> **Passage**:
The 2011 Election results mean we will see a government very similar to that which we have had over the past three years, but with National having a larger share of seats in the House and therefore, possibly, a stronger ability to do whatever it wants.
Early childhood education was not a key election issue this time round; in fact ECE barely featured in pre-election media coverage.
One explanation for this may be that the Labour campaign floundered and did not provide voters with enough fresh and attractive policy around ECE. Another may be that the lobby groups are losing their influence within the sector. Or perhaps voters were not convinced by Labour’s costings even though they liked the ideas.
When National came in to government three years ago, the finance minister made it a priority to rein in government spending. In ECE it was felt spending had spiralled out of control as more families than expected took up the 20 hours scheme and ECE providers raced to increase their numbers of registered teachers in order to obtain higher funding rates. To contain this spending the government chose a route which would reduce the influence of teachers, the unions and the community-led ECE sector.

> **What to do**:
- a) In the passage on the 2011 election and early childhood education, what did the finance minister make a priority when National came into government three years earlier?
- b) From the passage on the 2011 election and early childhood education, copy word for word the part starting with "When National came" and going on through "community-led ECE sector.".

> **Stored data**:
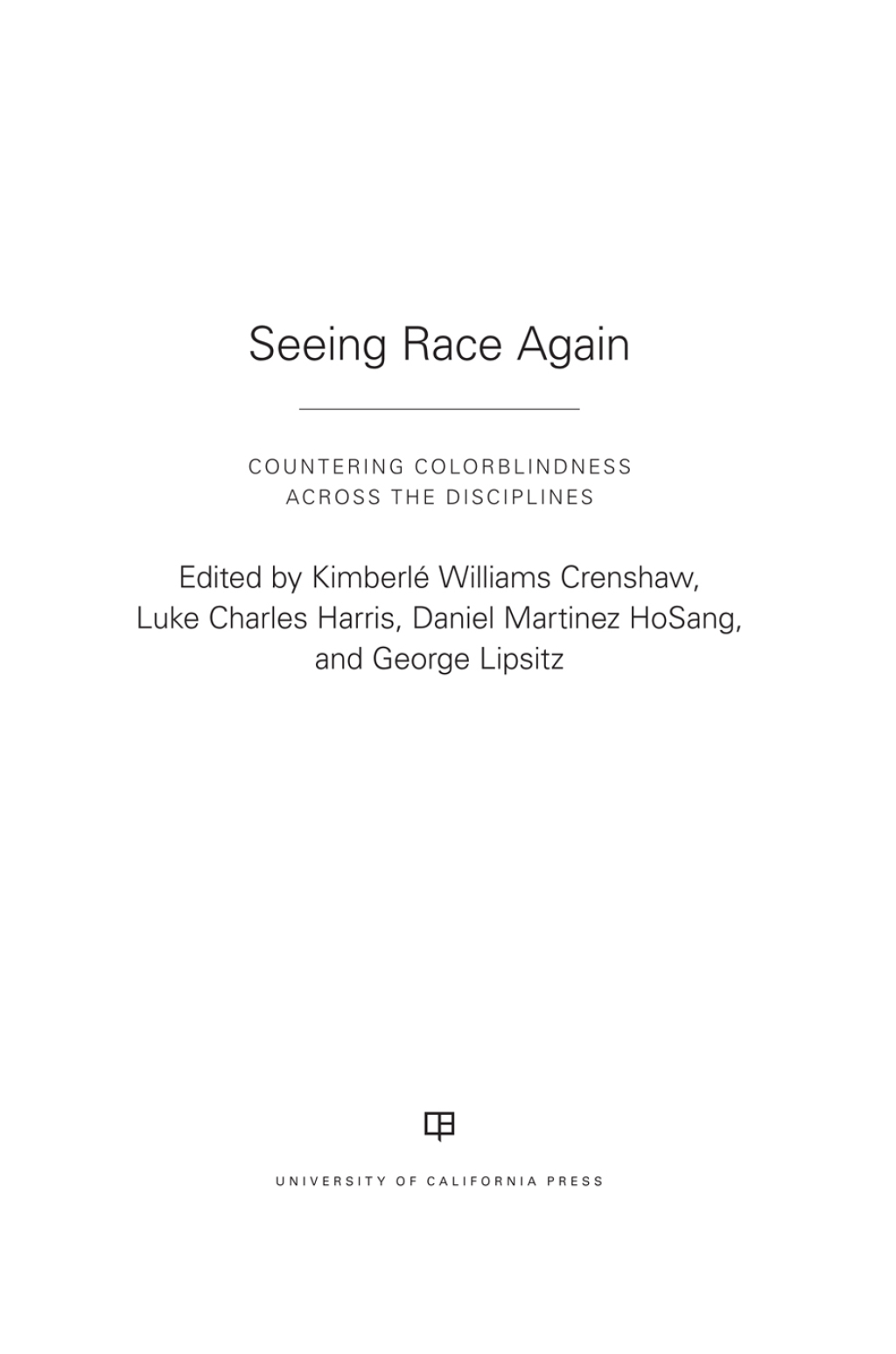 Seeing Race Again

COUNTERING COLORBLINDNESS ACROSS THE DISCIPLINES

Edited by Kimberlé Williams Crenshaw, Luke Charles Harris, Daniel Martinez HoSang, and George Lipsitz

UNIVERSITY OF CALIFORNIA PRESS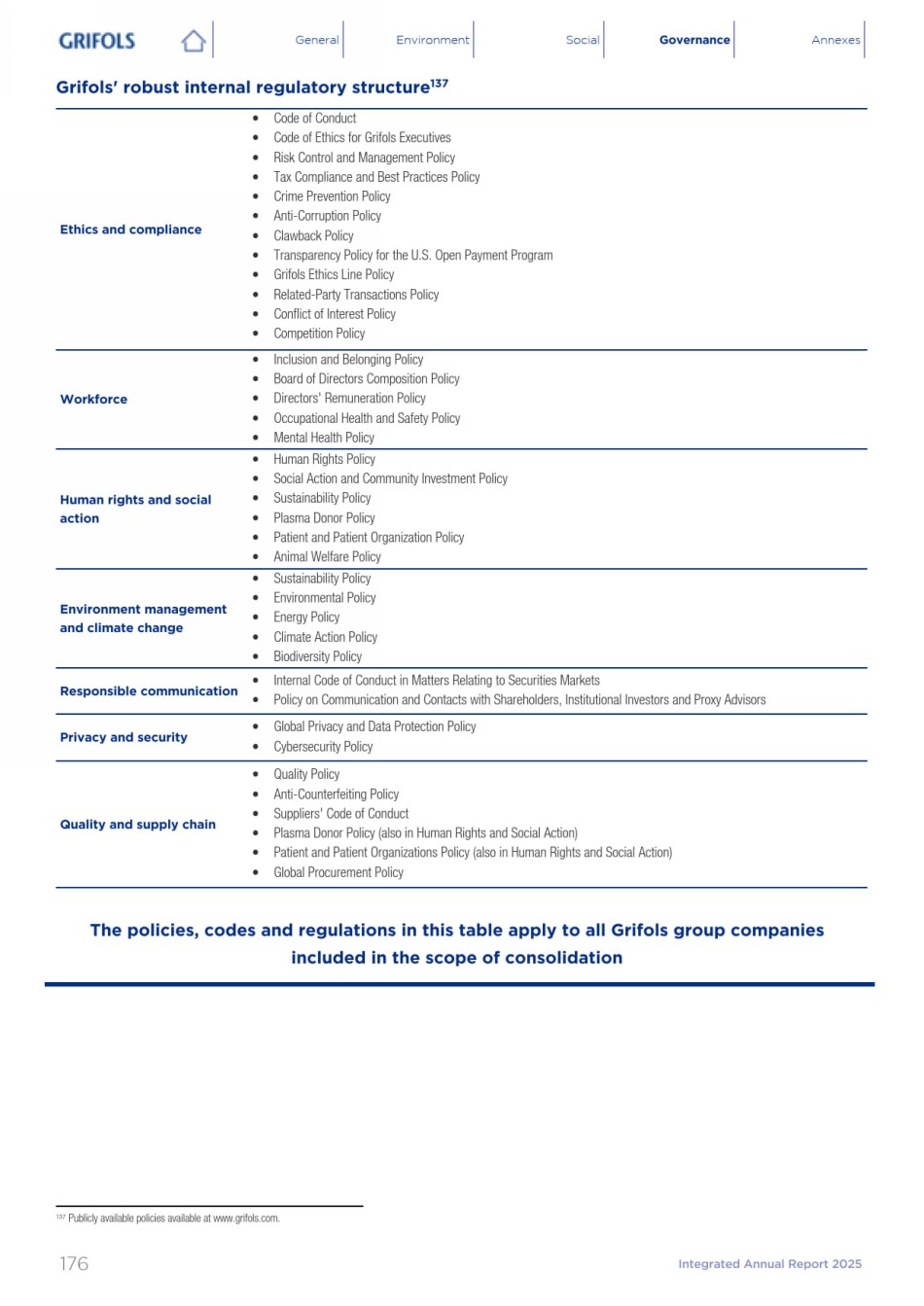 GRIFOLS General Environment Social Governance Annexes

Grifols' robust internal regulatory structure$^{137}$

| | |
|---|---|
| Ethics and compliance | • Code of Conduct<br>• Code of Ethics for Grifols Executives<br>• Risk Control and Management Policy<br>• Tax Compliance and Best Practices Policy<br>• Crime Prevention Policy<br>• Anti-Corruption Policy<br>• Clawback Policy<br>• Transparency Policy for the U.S. Open Payment Program<br>• Grifols Ethics Line Policy<br>• Related-Party Transactions Policy<br>• Conflict of Interest Policy<br>• Competition Policy |
| Workforce | • Inclusion and Belonging Policy<br>• Board of Directors Composition Policy<br>• Directors' Remuneration Policy<br>• Occupational Health and Safety Policy<br>• Mental Health Policy |
| Human rights and social action | • Human Rights Policy<br>• Social Action and Community Investment Policy<br>• Sustainability Policy<br>• Plasma Donor Policy<br>• Patient and Patient Organization Policy<br>• Animal Welfare Policy |
| Environment management and climate change | • Sustainability Policy<br>• Environmental Policy<br>• Energy Policy<br>• Climate Action Policy<br>• Biodiversity Policy |
| Responsible communication | • Internal Code of Conduct in Matters Relating to Securities Markets<br>• Policy on Communication and Contacts with Shareholders, Institutional Investors and Proxy Advisors |
| Privacy and security | • Global Privacy and Data Protection Policy<br>• Cybersecurity Policy |
| Quality and supply chain | • Quality Policy<br>• Anti-Counterfeiting Policy<br>• Suppliers' Code of Conduct<br>• Plasma Donor Policy (also in Human Rights and Social Action)<br>• Patient and Patient Organizations Policy (also in Human Rights and Social Action)<br>• Global Procurement Policy |

The policies, codes and regulations in this table apply to all Grifols group companies included in the scope of consolidation

$^{137}$ Publicly available policies available at www.grifols.com.

176 Integrated Annual Report 2025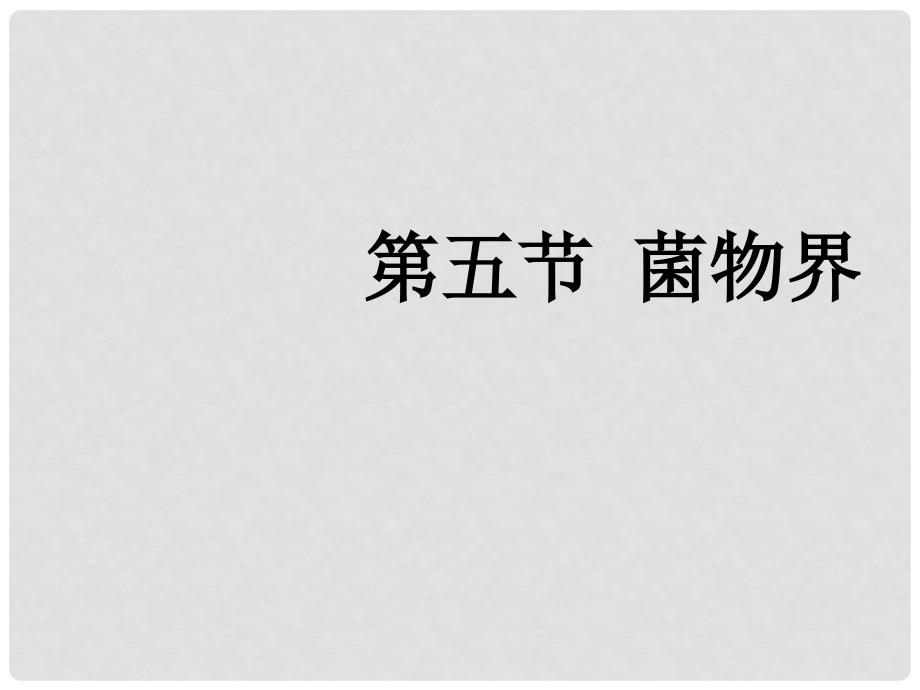 第五节 菌物界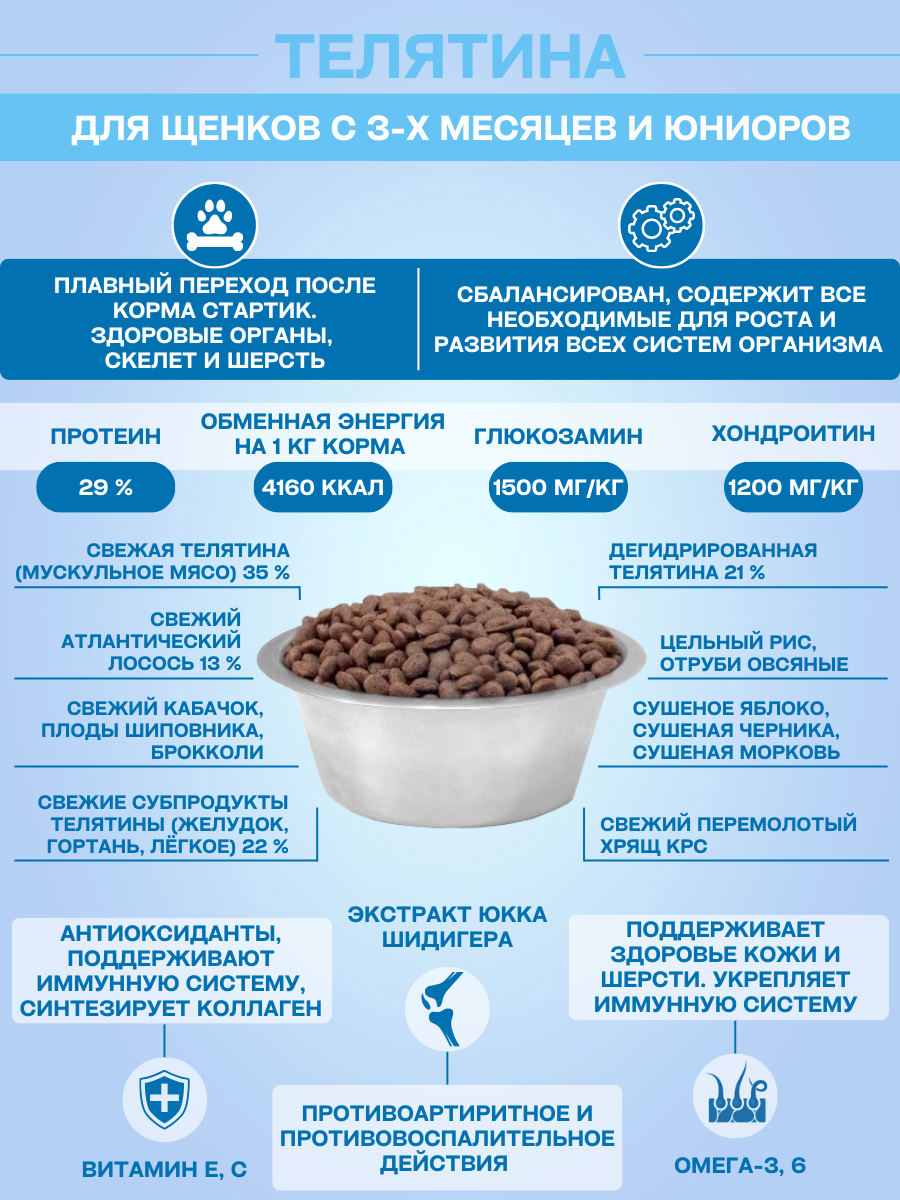 ТЕЛЯТИНА

ДЛЯ ЩЕНКОВ С 3-Х МЕСЯЦЕВ И ЮНИОРОВ

ПЛАВНЫЙ ПЕРЕХОД ПОСЛЕ КОРМА СТАРТИК. ЗДОРОВЫЕ ОРГАНЫ, СКЕЛЕТ И ШЕРСТЬ

СБАЛАНСИРОВАН, СОДЕРЖИТ ВСЕ НЕОБХОДИМЫЕ ДЛЯ РОСТА И РАЗВИТИЯ ВСЕХ СИСТЕМ ОРГАНИЗМА

ПРОТЕИН
29 %

ОБМЕННАЯ ЭНЕРГИЯ НА 1 КГ КОРМА
4160 ККАЛ

ГЛЮКОЗАМИН
1500 МГ/КГ

ХОНДРОИТИН
1200 МГ/КГ

СВЕЖАЯ ТЕЛЯТИНА (МУСКУЛЬНОЕ МЯСО) 35 %

СВЕЖИЙ АТЛАНТИЧЕСКИЙ ЛОСОСЬ 13 %

СВЕЖИЙ КАБАЧОК, ПЛОДЫ ШИПОВНИКА, БРОККОЛИ

СВЕЖИЕ СУБПРОДУКТЫ ТЕЛЯТИНЫ (ЖЕЛУДОК, ГОРТАНЬ, ЛЁГКОЕ) 22 %

ДЕГИДРИРОВАННАЯ ТЕЛЯТИНА 21 %

ЦЕЛЬНЫЙ РИС, ОТРУБИ ОВСЯНЫЕ

СУШЕНОЕ ЯБЛОКО, СУШЕНАЯ ЧЕРНИКА, СУШЕНАЯ МОРКОВЬ

СВЕЖИЙ ПЕРЕМОЛОТЫЙ ХРЯЩ КРС

АНТИОКСИДАНТЫ, ПОДДЕРЖИВАЮТ ИММУННУЮ СИСТЕМУ, СИНТЕЗИРУЕТ КОЛЛАГЕН

ВИТАМИН Е, С

ЭКСТРАКТ ЮККА ШИДИГЕРА

ПРОТИВОАРТИРИТНОЕ И ПРОТИВОВОСПАЛИТЕЛЬНОЕ ДЕЙСТВИЯ

ПОДДЕРЖИВАЕТ ЗДОРОВЬЕ КОЖИ И ШЕРСТИ. УКРЕПЛЯЕТ ИММУННУЮ СИСТЕМУ

ОМЕГА-3, 6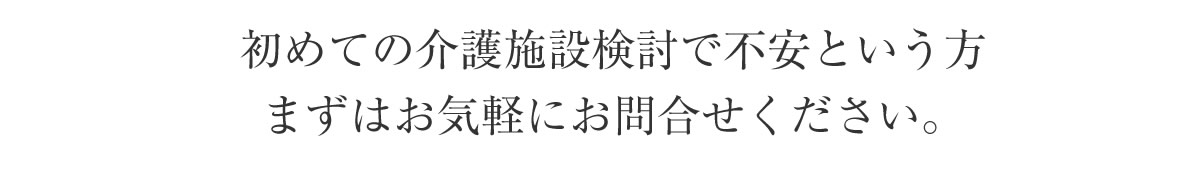 初めての介護施設検討で不安という方
まずはお気軽にお問合せください。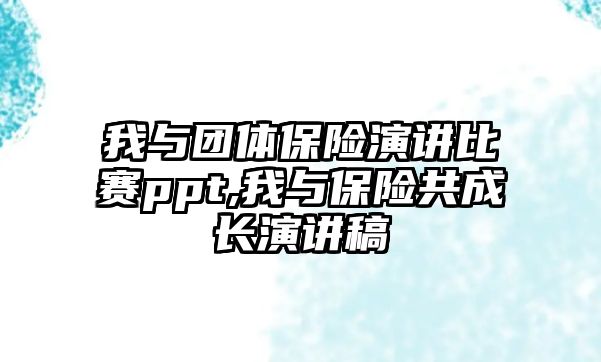 我与团体保险演讲比赛ppt,我与保险共成长演讲稿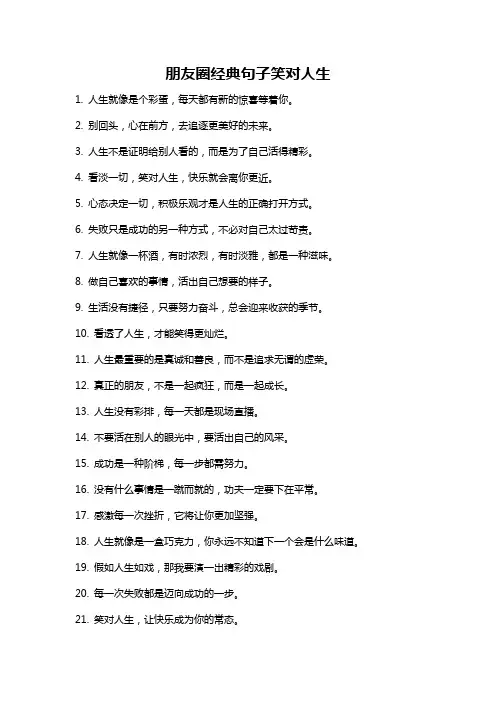 朋友圈经典句子笑对人生

1. 人生就像是个彩蛋，每天都有新的惊喜等着你。

2. 别回头，心在前方，去追逐更美好的未来。

3. 人生不是证明给别人看的，而是为了自己活得精彩。

4. 看淡一切，笑对人生，快乐就会离你更近。

5. 心态决定一切，积极乐观才是人生的正确打开方式。

6. 失败只是成功的另一种方式，不必对自己太过苛责。

7. 人生就像一杯酒，有时浓烈，有时淡雅，都是一种滋味。

8. 做自己喜欢的事情，活出自己想要的样子。

9. 生活没有捷径，只要努力奋斗，总会迎来收获的季节。

10. 看透了人生，才能笑得更灿烂。

11. 人生最重要的是真诚和善良，而不是追求无谓的虚荣。

12. 真正的朋友，不是一起疯狂，而是一起成长。

13. 人生没有彩排，每一天都是现场直播。

14. 不要活在别人的眼光中，要活出自己的风采。

15. 成功是一种阶梯，每一步都需努力。

16. 没有什么事情是一蹴而就的，功夫一定要下在平常。

17. 感激每一次挫折，它将让你更加坚强。

18. 人生就像是一盒巧克力，你永远不知道下一个会是什么味道。

19. 假如人生如戏，那我要演一出精彩的戏剧。

20. 每一次失败都是迈向成功的一步。

21. 笑对人生，让快乐成为你的常态。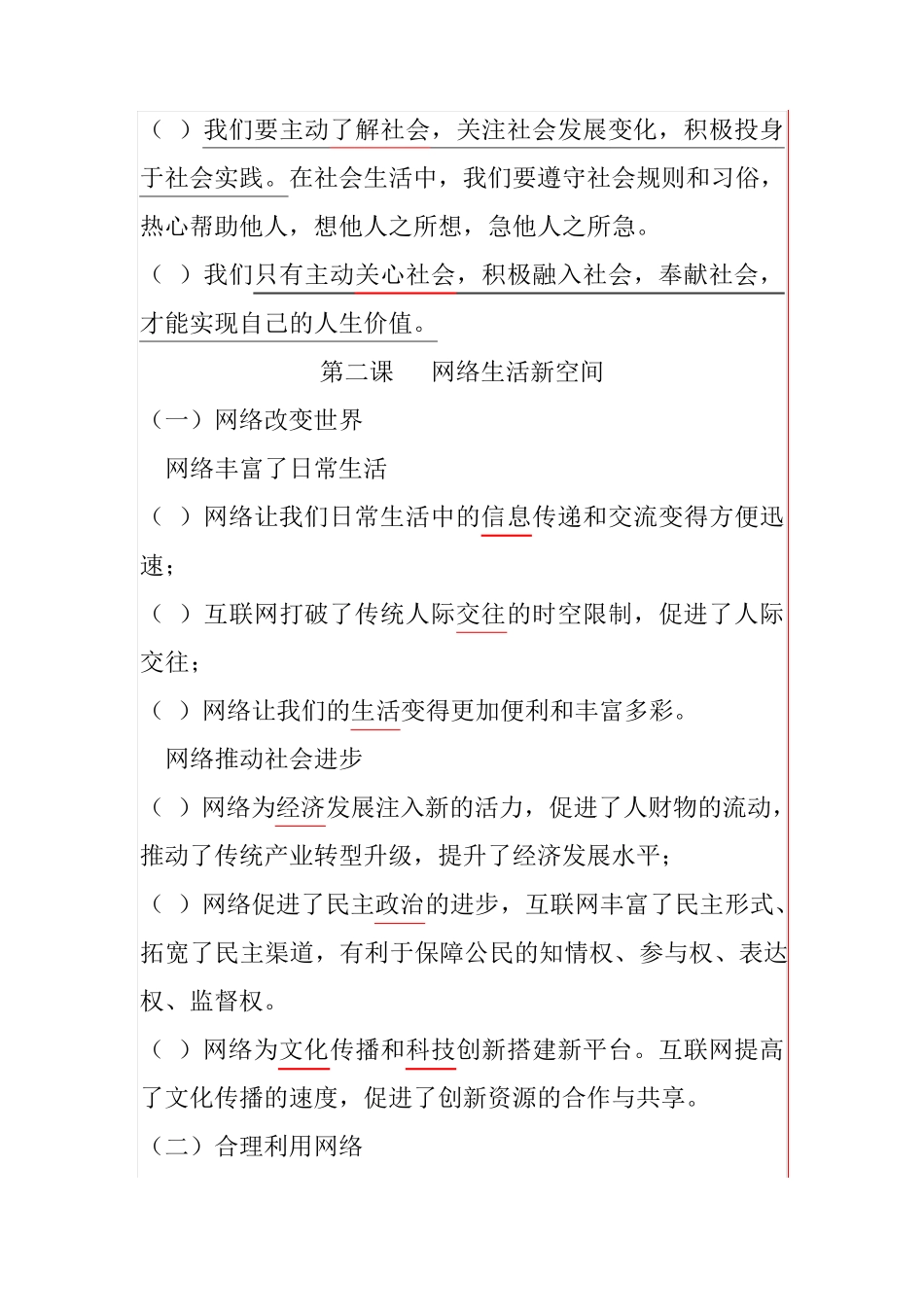 （ ）我们要主动了解社会，关注社会发展变化，积极投身于社会实践。在社会生活中，我们要遵守社会规则和习俗，热心帮助他人，想他人之所想，急他人之所急。

（ ）我们只有主动关心社会，积极融入社会，奉献社会，才能实现自己的人生价值。

第二课　网络生活新空间

（一）网络改变世界

网络丰富了日常生活

（ ）网络让我们日常生活中的信息传递和交流变得方便迅速；

（ ）互联网打破了传统人际交往的时空限制，促进了人际交往；

（ ）网络让我们的生活变得更加便利和丰富多彩。

网络推动社会进步

（ ）网络为经济发展注入新的活力，促进了人财物的流动，推动了传统产业转型升级，提升了经济发展水平；

（ ）网络促进了民主政治的进步，互联网丰富了民主形式、拓宽了民主渠道，有利于保障公民的知情权、参与权、表达权、监督权。

（ ）网络为文化传播和科技创新搭建新平台。互联网提高了文化传播的速度，促进了创新资源的合作与共享。

（二）合理利用网络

> **Answers in order**:
- a) Reining in government spending.

- b)
When National came in to government three years ago, the finance minister made it a priority to rein in government spending. In ECE it was felt spending had spiralled out of control as more families than expected took up the 20 hours scheme and ECE providers raced to increase their numbers of registered teachers in order to obtain higher funding rates. To contain this spending the government chose a route which would reduce the influence of teachers, the unions and the community-led ECE sector.